Damn it all to hell!

Protoman said:
ive already said its a girl

i know im only 18 and have a lot of life to live, but this is the one thing im sure about. You ever get that where you just KNOW
Yes.

I was wrong.

I've been wrong a lot. I'm wrong less often as I get older, so I'm learning something.

Your post reminds me of this song:
http://www.youtube.com/watch?v=mdZxcwHsN0E
 
Protoman said:
he really thinks he is

In my opinion he's being slightly harsh in his judgement of you but everything he's said about relationships is right. You will get over her and you will be as happy as Larry. The sooner you realise this the better.
 
Zefan said:
In my opinion he's being slightly harsh in his judgement of you but everything he's said about relationships is right. You will get over her and you will be as happy as Larry. The sooner you realise this the better.


Exactly.


You say your not like other people? you are mate, your human. As has been said time and time again it really wont bother you in the far to distant future.

but you need to sort your act out, you say you want to be her best friend?

if you say that becuase you just wanna stay close to her incase one day ya know somethings happens again thats not being a best friend, thats being a tool.

if you truley want to be her best friend. Ie you would put her life and well being before yours then you wont be "what if"'ing for the rest of your life.. cos if you are thats no best friend mate.



Regardless of you getting over it and stuff, just do whats right for her :)

good luck
 
I think we understand your point Fox.

Protoman, please read the advice in this thread and take in on board.

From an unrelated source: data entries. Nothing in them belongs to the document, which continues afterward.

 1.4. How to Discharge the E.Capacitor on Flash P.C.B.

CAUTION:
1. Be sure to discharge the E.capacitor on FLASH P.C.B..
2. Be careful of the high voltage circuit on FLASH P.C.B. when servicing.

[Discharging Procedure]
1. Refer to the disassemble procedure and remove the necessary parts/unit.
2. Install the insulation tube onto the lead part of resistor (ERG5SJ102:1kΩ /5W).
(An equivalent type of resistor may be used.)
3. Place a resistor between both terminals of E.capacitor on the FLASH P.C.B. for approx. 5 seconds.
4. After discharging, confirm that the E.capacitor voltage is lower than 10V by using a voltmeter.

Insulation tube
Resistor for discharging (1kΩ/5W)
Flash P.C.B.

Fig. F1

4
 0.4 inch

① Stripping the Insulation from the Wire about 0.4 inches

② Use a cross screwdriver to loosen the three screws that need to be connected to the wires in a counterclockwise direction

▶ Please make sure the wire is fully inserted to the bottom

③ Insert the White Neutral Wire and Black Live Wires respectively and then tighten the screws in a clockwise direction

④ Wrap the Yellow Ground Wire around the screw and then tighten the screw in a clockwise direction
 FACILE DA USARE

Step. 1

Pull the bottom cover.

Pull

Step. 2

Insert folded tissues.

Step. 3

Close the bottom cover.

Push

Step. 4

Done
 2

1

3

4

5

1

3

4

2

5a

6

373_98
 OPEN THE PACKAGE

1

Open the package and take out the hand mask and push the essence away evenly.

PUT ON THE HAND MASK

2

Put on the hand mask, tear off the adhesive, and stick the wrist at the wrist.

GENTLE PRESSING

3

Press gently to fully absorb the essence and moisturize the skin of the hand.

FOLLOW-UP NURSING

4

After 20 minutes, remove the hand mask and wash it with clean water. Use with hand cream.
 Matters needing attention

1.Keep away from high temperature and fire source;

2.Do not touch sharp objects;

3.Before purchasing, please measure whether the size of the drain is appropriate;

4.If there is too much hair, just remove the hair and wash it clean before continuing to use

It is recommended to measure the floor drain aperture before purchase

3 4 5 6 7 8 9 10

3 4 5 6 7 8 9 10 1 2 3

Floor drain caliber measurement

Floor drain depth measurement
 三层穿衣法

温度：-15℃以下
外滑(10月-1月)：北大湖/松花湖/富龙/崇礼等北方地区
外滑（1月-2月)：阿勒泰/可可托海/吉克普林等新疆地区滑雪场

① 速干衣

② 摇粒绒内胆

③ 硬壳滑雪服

Please don't instantly reject it like I would have when I felt like you do now, it took me a lot longer than it should have done to sort my head out on my own than it would have if I'd listened to advice.
 
Look Protoman, understand that a lot of the people replying are older and therefore quite well versed on such experiences as that of which you are currently experiencing. You are not the only guy in existence to suffer from unrequited love.

Your head will be a mess at the moment, flooded with emotion so what we're trying to explain to you may seem patronising or even repetitive, but it's because a lot of us have already been there! When you get your head on straight, and trust me on this -- it will happen. You'll look back and realise what we're trying to tell you for yourself. Unfortunately, experience is sometimes the only adequate teacher.

I'm going to assume that like you've said -- you're her best friend but she doesn't share your feelings? You've fallen into that horrible place known as the 'friend'. Girls say they want sensitive guys, but have you ever noticed that they rarely, if ever pick said nice guy? They usually go for arrogant idiots because they mistake that for confidence. At least until they grow up, and at eighteen you still have a long way to go. I'm only 21 and I can already recognise that. You've got to learn to stand up on your own two feet, get what you want instead of moping about. By the sounds of it, you've become her emotional doormat. Signals tell you you're getting close to something but in reality it's a mistake.

Also, don't go wearing your heart on your sleeve in future as you'll only cause yourself more harm. Girls, as much as we may have been led to believe otherwise are very immature at your age and just love to play games.

There is truth in some clichés though. What doesn't kill you makes you stronger and time does heal all wounds. They're clichéd for a reason ;)
 
Sinque said:
ahahaha.gif
 
Nix said:
Also, don't go wearing your heart on your sleeve in future as you'll only cause yourself more harm. Girls, as much as we may have been led to believe otherwise are very immature at your age and just love to play games.

Amen to that, so so true. :cool:
 
I think it's quite scary just how much people rely on internet forums for advice.

I mean, I grew up without the internet. Whenever I thought I was 'in love' and it all went to pot, I didn't have forum members telling me what to do or how to go without her... how on earth did I survive?!?! :eek:

Now don't think I'm having a go (hell, I've posted quite a few threads here asking for advice) but this thread has really made me realise... what will it be like in 10 years time? Virtual agony aunts?!?